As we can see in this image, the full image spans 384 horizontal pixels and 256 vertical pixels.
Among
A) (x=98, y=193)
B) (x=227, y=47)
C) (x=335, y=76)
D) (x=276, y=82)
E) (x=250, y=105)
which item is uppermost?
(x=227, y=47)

> _AIM_
Could you reproduce the listing above line for line, with every character unchanged?

> _FINISHED ANSWER_
As we can see in this image, the full image spans 384 horizontal pixels and 256 vertical pixels.
Among
A) (x=98, y=193)
B) (x=227, y=47)
C) (x=335, y=76)
D) (x=276, y=82)
E) (x=250, y=105)
which item is uppermost?
(x=227, y=47)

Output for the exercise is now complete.